■ Source text ■
▼▼▼

CK Hutchison, Ooredoo in Talks to Merge Indonesia Telecom Units
(Bloomberg) -- CK Hutchison Holdings Ltd. and Qatar’s Ooredoo QPSC are in talks to combine their Indonesian wireless phone businesses as part of a consolidation to fend off competition in Southeast Asia’s biggest market by subscribers.
The discussions concern the potential merger of Jakarta-listed PT Indosat, in which Ooredoo owns about 65%, and CK Hutchison’s PT Hutchison 3 Indonesia unit, the companies said in a statement on Monday. The negotiations will be exclusive until April 30, though no final decisions have been made about the terms of a deal or whether to go forward with a combination. Bloomberg News reported the deal talks on Dec. 21.
The potential merger of the two units could better position the new partners to take on bigger rivals -- state-owned PT Telkom Indonesia, the nation’s largest operator, and Axiata Group Bhd.’s local arm PT XL Axiata. CK Hutchison, a conglomerate founded by Hong Kong’s richest man Li Ka-shing, had last year made a preliminary approach to combine the unit with XL, people familiar with the matter said at the time.

▲▲▲

■ Given material ■
▼▼▼

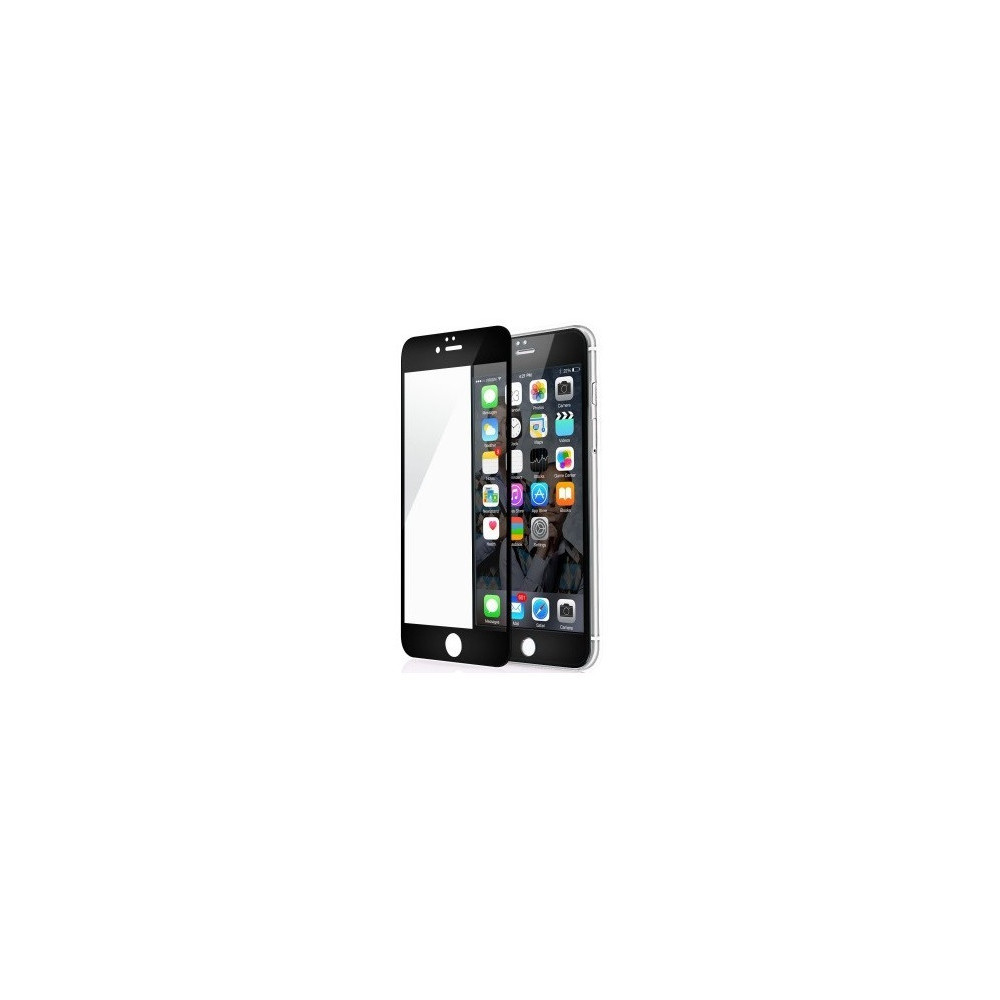6s 6s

▲▲▲

■ Activity list ■
1) According to the article on the CK Hutchison and Ooredoo merger talks, until what date will the negotiations remain exclusive?
2) Continue the article on the CK Hutchison and Ooredoo merger talks, starting after its last sentence.

■ Your written answers ■
1) April 30

2)
Telkom, XL and Indosat collectively captured 86% of mobile revenue in Indonesia in the first-half of 2020, according to a report by Fitch Ratings in November. Telkom had about 171 million users as of 2019.
Hutchison Asia Telecommunications, which houses CK Hutchison’s telecom business in Indonesia, Vietnam and Sri Lanka, had about 48.8 million active customer accounts across the three countries, according to its latest interim financial report. Indosat counted about 60.4 million by end-September.
Indonesia accounted for HK$3.95 billion ($510 million), or 87% of Hutch Asia’s total revenue in the first six months of 2020. It’s Hutchison Asia’s only telecom market that posted a positive Ebitda and largely drove the company’s 7% user growth in the first half of this year.
Faced with multiple challenges, CK Hutchison -- now led by Victor Li, the senior Li’s older son -- has been seeking ways to conserve cash and get more value from the group’s assets. Last month, it agreed to sell its Europe tower assets to Spain’s Cellnex Telecom SA for 10 billion euros ($12.2 billion).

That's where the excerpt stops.